When faced with dwindling vocations, these nuns created a legacy.
Le Monastère describes itself as “a haven of heritage, culture and wellness” that utilizes centuries-old Augustinian healing traditions to care for their guests. Along with all the accommodations one would expect from a high-end hotel, visitors are offered a chance to experience the unique heritage of the Sisters through various programs, an on-site museum, restaurant, and boutique.
Isabelle Duchesneau, the facility’s executive director, told Travel and Leisure that the center hopes to strike a balance between scientific and holistic treatments:
“Originally, medicine and healing were almost purely holistic, with little physical science. Then we went almost completely the other way, pretty much all science and a focus only on the physical. We hope people will use the best approaches from both ends of the spectrum, and create a balanced approach to care.”
She added, “All profits go back into the social mission of providing care to those who seek it—including other caregivers.”
Le Monastère employs doctors, psychologists, and masseuses to offers a variety of treatments, including: sleep therapy, posture instruction, holistic health evaluations, aromatherapy, and reflexology. During their stay, guests will be instructed on proper nutrition, and the in-house restaurant prepares naturally cooked, locally grown, organic foods to help you on your way to a healthier life.
Guests can choose between an “authentic” room, which tries to recreate the room of an Augustinian nun from the 18th century, or a “contemporary room” that is still minimalist but has a few more amenities. None of the rooms have televisions and guests are encouraged to leave their devices at the door. At Le Monastère des Augustines, a good book and conversation are all the entertainment you’ll need.

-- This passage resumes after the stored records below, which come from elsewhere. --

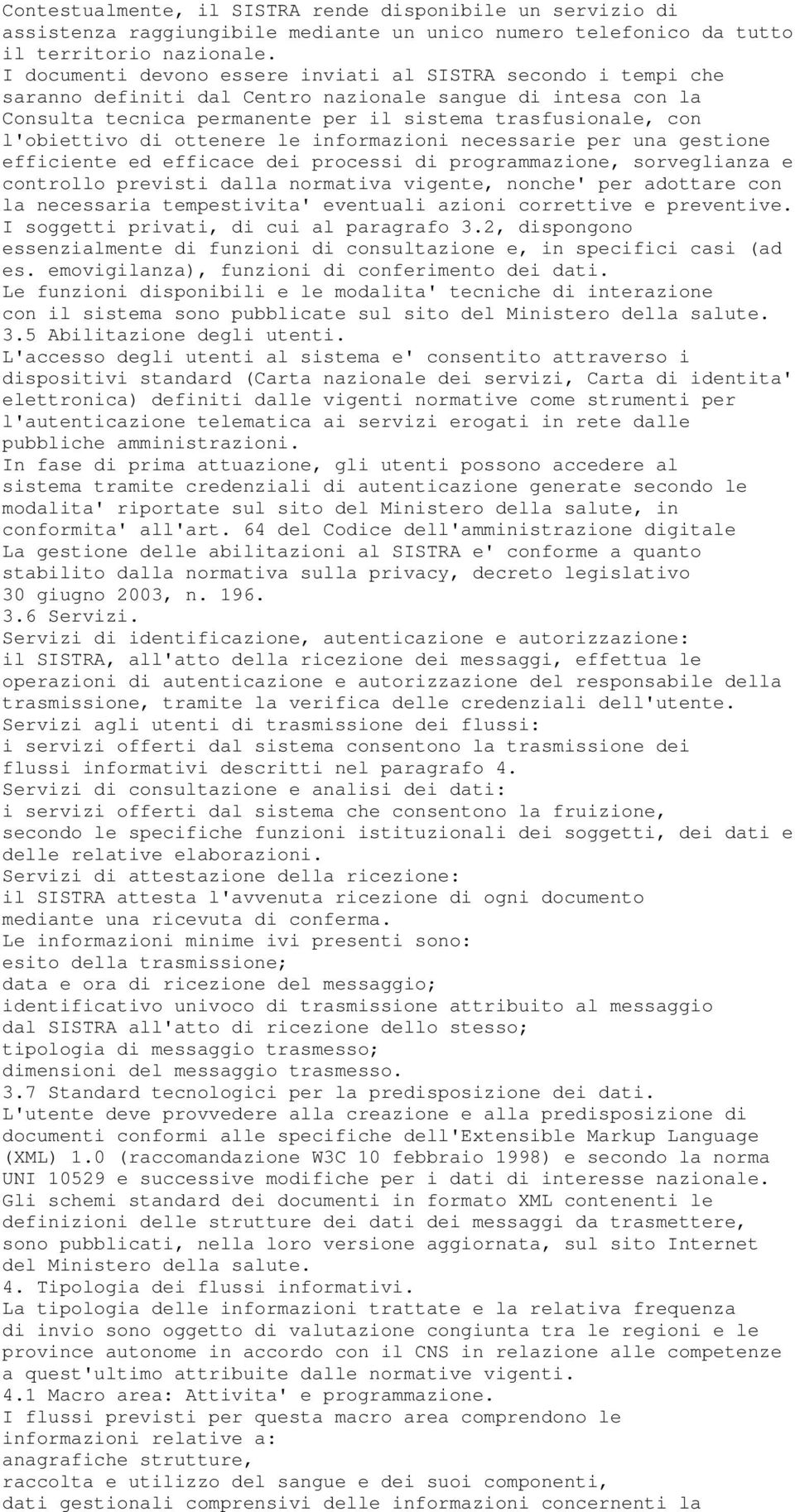 di ottenere le informazioni necessarie per una gestione efficiente ed efficace dei processi di programmazione, sorveglianza e controllo previsti dalla normativa vigente, nonche' per adottare con la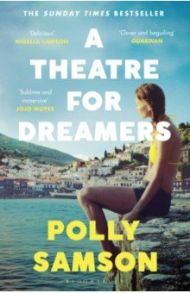 A Theatre for Dreamers / Samson Polly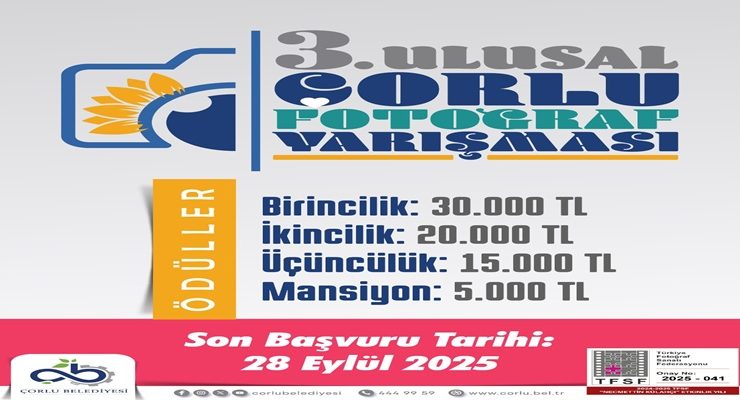 3. Ulusal Çorlu Fotoğraf Yarışması Başladı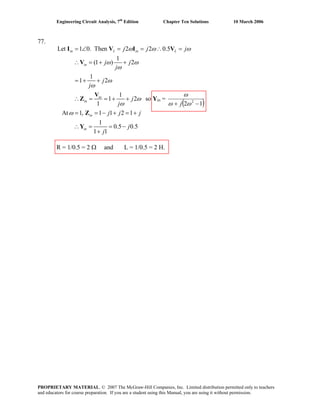 Engineering Circuit Analysis, 7th
Edition Chapter Ten Solutions 10 March 2006
77.
Let 1 0. Then 2 2 0.5
1
(1 ) 2
1
1 2
1
1 2
1
At 1, 1 1 2 1
1
0.5 0.5
1 1
in L in L
in
in
in
in
in
j j j
j j
j
j
j
j
j
j j j
j
j
ω ω ω
ω ω
ω
ω
ω
ω
ω
ω
= ∠ = = ∴ =
∴ = + +
= + +
∴ = = + +
= = − + = +
∴ = = −
+
I V I V
V
V
Z
Z
Y
so Yin =
( )12 2
−+ ωω
ω
j
R = 1/0.5 = 2 Ω and L = 1/0.5 = 2 H.
PROPRIETARY MATERIAL. © 2007 The McGraw-Hill Companies, Inc. Limited distribution permitted only to teachers
and educators for course preparation. If you are a student using this Manual, you are using it without permission.
 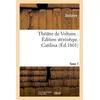 Image de Théâtre de Voltaire : Édition stéréotype. Tome 7. Catilina en occasion ou reconditionné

The entire first floor of the old hospital has been converted into a museum, which displays centuries-old furniture, paintings, writings, ceramics, and gifts from Native Americans that the Augustinian Sisters have preserved. Their exhibits and massive archive, which includes nearly a kilometer of manuscripts, were all donated by the Augustinian Sisters of the Mercy of Jesus, who still live in the building’s Saint-Augustin wing.
Although the sisters are an ever-present influence on the site, they have very little to do with the day-to-day operations of Le Monastère des Augustines. They explain on their website that when faced with declining vocations, they “made the choice to hand on their valuable heritage to the public.” It is to this end that the museum stands as a valuable cultural reminder, which is worth exploring.